It is far from unusual in this business to meet someone convinced he is the owner of fabulous mineral riches. In many cases, of course, the riches are fabulous in the narrow sense of the word — a fable. But in other cases, the conviction rests on a misunderstanding of the law.
Such is the difficulty that surrounds negotiating with a landowner for access to mineral rights. Many landowners are certain they have a deed whose provisions and entitlements extend all the way to the earth’s core. And this is the cause of much misunderstanding.
Such seems to be the case in the British Columbia interior, where landowners north of Kamloops have sought to stop a small bentonite miner, Western Industrial Clay Products, from mining claims on their property.
The landowners, Warren and Carolyn Bepple, are decent and hard-working people (you have to be to live in a rural area these days), and their desire to keep the land is understandable, and no doubt genuine — they lived on the land once (though they now live about 15 km away), and they still use it for pasture.

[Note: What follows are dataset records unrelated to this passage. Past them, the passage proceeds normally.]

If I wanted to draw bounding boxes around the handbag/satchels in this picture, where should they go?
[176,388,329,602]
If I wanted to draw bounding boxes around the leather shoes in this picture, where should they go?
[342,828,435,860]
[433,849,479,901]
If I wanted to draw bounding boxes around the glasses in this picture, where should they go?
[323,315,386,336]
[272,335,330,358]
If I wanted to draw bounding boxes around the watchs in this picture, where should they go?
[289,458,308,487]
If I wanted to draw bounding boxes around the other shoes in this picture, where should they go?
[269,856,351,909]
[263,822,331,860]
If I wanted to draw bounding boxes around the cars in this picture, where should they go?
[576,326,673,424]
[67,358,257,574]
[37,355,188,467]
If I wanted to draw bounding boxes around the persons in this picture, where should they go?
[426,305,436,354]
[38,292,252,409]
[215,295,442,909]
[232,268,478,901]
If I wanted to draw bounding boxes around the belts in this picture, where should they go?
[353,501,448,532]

But from here, the fight over the land looks nasty. Western Industrial Clay approached the couple nine years ago and offered to buy the land. The Bepples refused to sell, not because the offer wasn’t fair, but because they didn’t want it to be mined.
They subsequently took their case to the provincial Mediation and Arbitration Board, which said, not unreasonably, that the law was the law and a claim-holder had the right to mine. If a claim-holder doesn’t have that right, what exactly does a mining claim mean?

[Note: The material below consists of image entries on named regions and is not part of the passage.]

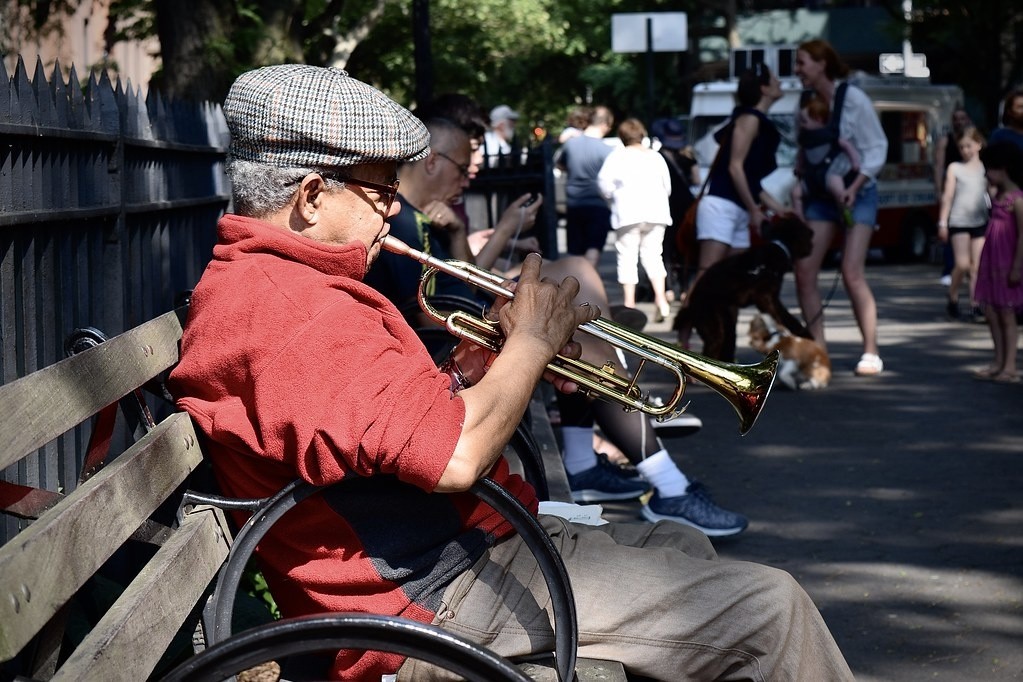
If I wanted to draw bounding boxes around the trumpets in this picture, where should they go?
[379,234,780,438]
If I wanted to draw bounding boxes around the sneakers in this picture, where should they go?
[640,481,748,536]
[563,451,651,501]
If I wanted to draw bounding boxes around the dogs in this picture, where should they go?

The board allowed an application by the landowners to extract an additional $32,000 over the amount that had been agreed as fair value. That decision was overturned by the British Columbia Supreme Court in January.
Now the nasty part: the Bepples have been funded by West Coast Environmental Law, a group that funds and provides legal advice for court and regulatory challenges to mining projects. Once again, the roadblock-erectors have jumped into the approvals process to stall or stop a legitimate project.

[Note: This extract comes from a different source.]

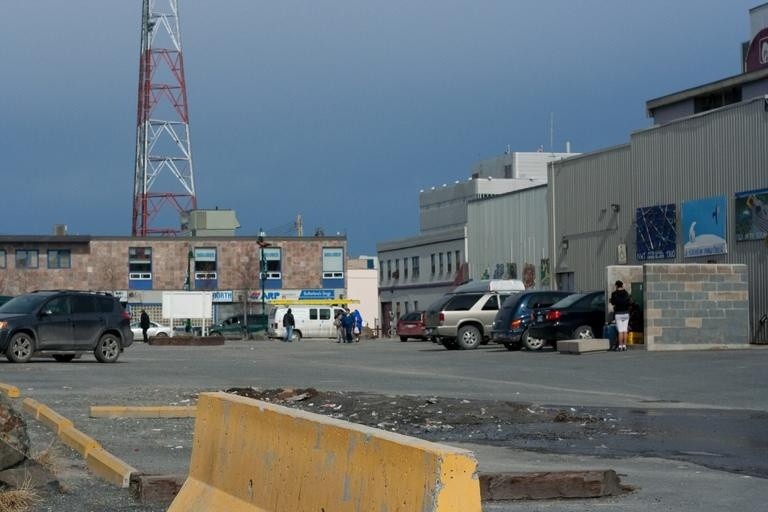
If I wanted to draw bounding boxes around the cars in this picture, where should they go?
[395,279,605,352]
[131,322,174,344]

Their rationale is straight from the misunderstanding of the law we mentioned at the outset: property holders — the holders of surface rights — should have a veto over resources they don’t own. West Coast Environmental Law has been quite explicit about their stand that if cottagers and farmers think they own subsurface resources, then the law should treat them that way.
We won’t say, as others in other times might have said, that you can’t stop progress. You can, and sometimes you should. What we will say is that arbitrarily deciding whether a claim-holder with legal rights to mine can or cannot do so is not within anybody’s rights.
Society exists because people recognize that they cannot always have their own way about common resources and common interests. That is where law comes from; it is where government comes from; and it is where the approvals process comes from.
And free entry is as much a part of the law as any statute, and far more a part of the law than the ideology that underpins advocacy groups. The B.C. Supreme Court was right in matching the judgment to the case at hand, and not penalizing Western Industrial Clay at the whim of the landowner.
Bepple told the National Post that development on his land is “legal, but it’s not fair and it’s not just.” Wrong, Mr. Bepple. The law is, on occasion, an ass. But much of the time it is the only measure we have of what is fair and just. Free entry has survived as a principle of resources law not because it serves the miner but because it serves all of society.